Task requirements
The complete listing goes into the output exactly, without its pictures.

Data section
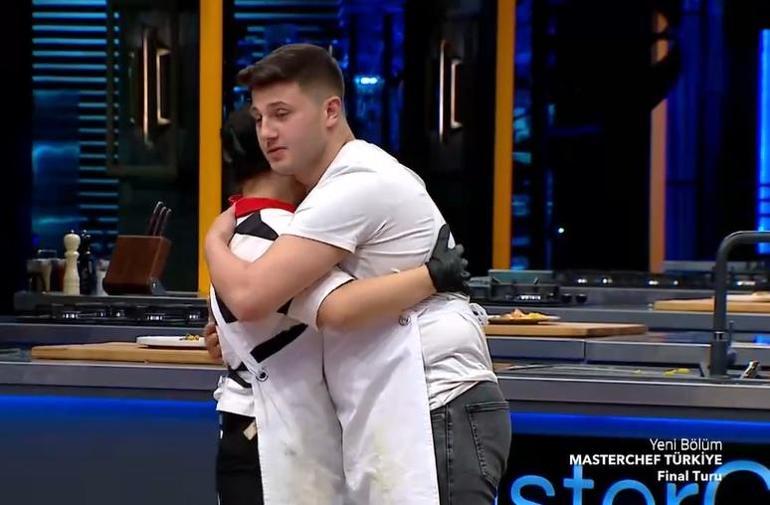 MasterChef 5. yarışmacı kim oldu ANA KADROYA GİREN YENİ İSİM 15 Temmuz 2025 MasterChefte yaşananlar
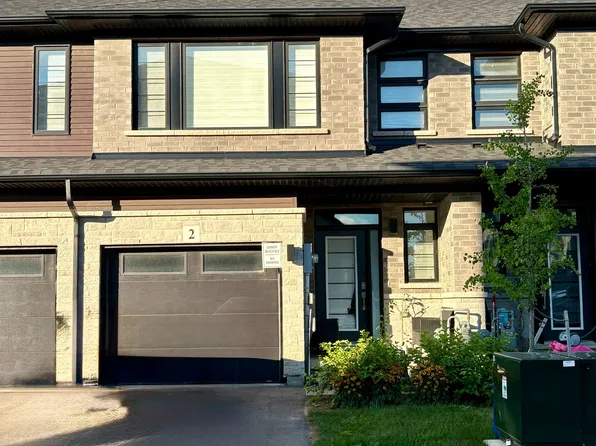461 Blackburn Dr, Brantford, ON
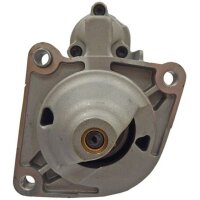 Anlasser Starter 1,4 kW 10 Zähne HELLA für FIAT...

Solution below
 MasterChef 5. yarışmacı kim oldu ANA KADROYA GİREN YENİ İSİM 15 Temmuz 2025 MasterChefte yaşananlar
461 Blackburn Dr, Brantford, ON
 Anlasser Starter 1,4 kW 10 Zähne HELLA für FIAT...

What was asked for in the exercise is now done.